Work required:
Only the images are to be dropped; the records themselves must be repeated exactly.
————
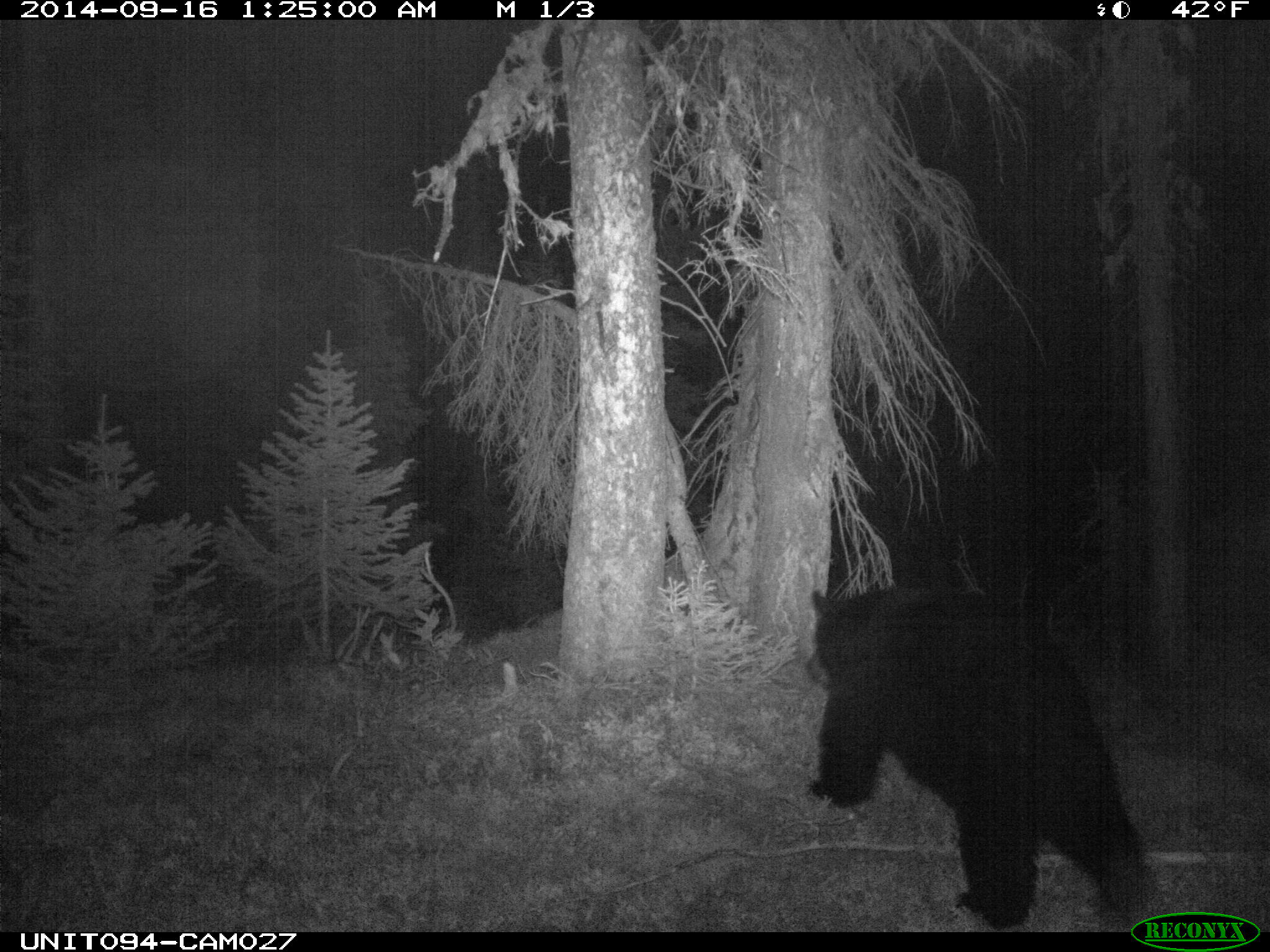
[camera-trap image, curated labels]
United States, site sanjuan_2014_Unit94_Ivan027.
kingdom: Animalia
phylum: Chordata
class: Mammalia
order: Carnivora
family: Ursidae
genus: Ursus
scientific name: Ursus americanus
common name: american black bear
————
Solution to this task:
[camera-trap image, curated labels]
United States, site sanjuan_2014_Unit94_Ivan027.
kingdom: Animalia
phylum: Chordata
class: Mammalia
order: Carnivora
family: Ursidae
genus: Ursus
scientific name: Ursus americanus
common name: american black bear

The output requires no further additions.